Every e-commerce catalogue has a dirty secret, and it’s a number nobody likes to say out loud: the percentage of products that have a proper photo of a real person wearing them. Ours was 73%. Which means more than a quarter of what we sold, thousands of frames, was represented online by a flat shot of the product on a white background, while its neighbour had a crisp image of a model looking great in it. The model shots convert better. Everyone knows this. The problem is that closing the gap means a physical photoshoot, and a physical photoshoot does not scale.

We took catalogue coverage from 73% to 100% in about a month. Not by shooting faster. By not shooting at all for the long tail.

Why the bottleneck was real, not just expensive

It’s tempting to frame this as a cost problem: model shoots are pricey, generate them instead, save money. The cost was real, but the actual constraint was throughput. New frames land in the catalogue continuously. A studio shoots a finite number of SKUs a day. The backlog doesn’t shrink; it’s a queue with an arrival rate that beats its service rate, which means it grows forever. You can’t hire your way out of an unbounded queue.

So the goal wasn’t “cheaper photos.” It was “make coverage a solved problem instead of a permanent backlog.” That reframing mattered, because it told us what we could and couldn’t compromise on. We could tolerate a generated image being slightly less perfect than a studio shot. We could not tolerate a pipeline that still needed a human in the loop for every single SKU, because then we’d just have rebuilt the bottleneck with extra steps.

The pipeline, honestly

The headline tools were Stable Diffusion and ComfyUI, but the model was maybe a third of the work. The other two-thirds was everything around it.

Input conditioning. You can’t just prompt “a model wearing these glasses” and get the actual glasses. The product has to be preserved pixel-faithfully: the brand will not accept a frame that’s “inspired by” their product. So the real product image is the anchor, and generation happens around it: we composited the genuine product onto a generated person and scene, using the diffusion model for the parts that need to be invented (the face, the body, the lighting, the environment) while protecting the parts that must not change (the product itself).
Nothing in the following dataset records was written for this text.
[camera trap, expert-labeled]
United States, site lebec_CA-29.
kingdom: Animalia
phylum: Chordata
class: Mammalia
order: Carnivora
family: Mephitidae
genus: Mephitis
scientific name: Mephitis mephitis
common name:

The ComfyUI graph as a product, not a notebook. ComfyUI is brilliant for exploration and a trap for production if you treat it like a sketchpad. We turned the graph into a parameterized, versioned pipeline: fixed nodes, controlled randomness, and inputs driven by catalogue metadata rather than a human dragging sliders. A new SKU enters as data (product type, color, intended demographic) and comes out the other end as a finished frame without anyone opening the UI.

Demographic and brand consistency. A model image isn’t neutral. The “right” model for a frame depends on the market and the brand’s guidelines. We drove that from metadata too, so a value-line product and a premium sub-brand didn’t both get the same generic face. Getting this wrong is the kind of mistake that looks like a small aesthetic slip and is actually a brand-safety incident.

SKU metadata + product image
 conditioning  ──▶  diffusion (SD + ComfyUI graph)  ──▶  candidate frames
        │                                                      │
        └────────────── brand / demographic params             ▼
                                                        automated QA gates
                                          pass ──▶ catalogue    fail ──▶ human review

QA was the actual hard part

Here’s where most “we used GenAI to make images” stories quietly skip ahead. Generating a plausible image is easy now. Generating a correct one, ten thousand times, without a human checking each one, is the entire engineering problem.

Diffusion models fail in specific, repeatable ways, and at catalogue scale you will hit every one of them many times a day: the extra finger, the melted product edge, a frame subtly distorted into the wrong shape, a face that wandered into uncanny territory, lighting that doesn’t match the product’s real material. If even 2% of generated frames have a defect and you’re publishing thousands, you’re shipping dozens of broken images a day straight to customers. That’s not a coverage win; that’s a trust loss.

So we built automated QA gates and treated them as first-class. The product region in the output was checked against the original to catch distortion. If the glasses came out warped, the frame was rejected before a human ever saw it. We checked for the common anatomical failure modes. We checked that the generated lighting was consistent enough to look like a real shot. Anything that failed a gate didn’t go to the catalogue; it went to a small human review queue.

That review queue is the key to the whole thing. The pipeline didn’t have to be perfect. It had to be good enough to auto-pass the easy majority and route only the genuinely hard cases to a person. That’s what turned an O(n) human bottleneck into an O(hard-cases) one, and the hard cases are a small, shrinking fraction. That’s the difference between a demo and a system.

What closing the gap actually bought

Coverage hit 100% in about a month, and it stayed there, which is the part I care about more than the headline. New SKUs no longer joined a backlog; they joined a pipeline. Photoshoot cost came down, but the durable win was that “products without a model image” stopped being a category that existed.

The general lesson

I’ve now built a few of these: image generation at Lenskart, a product-photoshoot engine at Comify that does the same trick for ad creatives. The pattern is always the same, and it’s the opposite of where the excitement is.

The generative model is a commodity. It’s good, it’s getting better, and it’s not your moat. Your moat is the conditioning that makes it faithful to a real product, the parameterization that lets it run on data instead of vibes, and, above all, the automated QA that lets you trust the output at a scale no human could review. The model makes the image. The system around the model is what lets you actually publish it.

Everyone wants to talk about the prompt. The prompt was the easy part.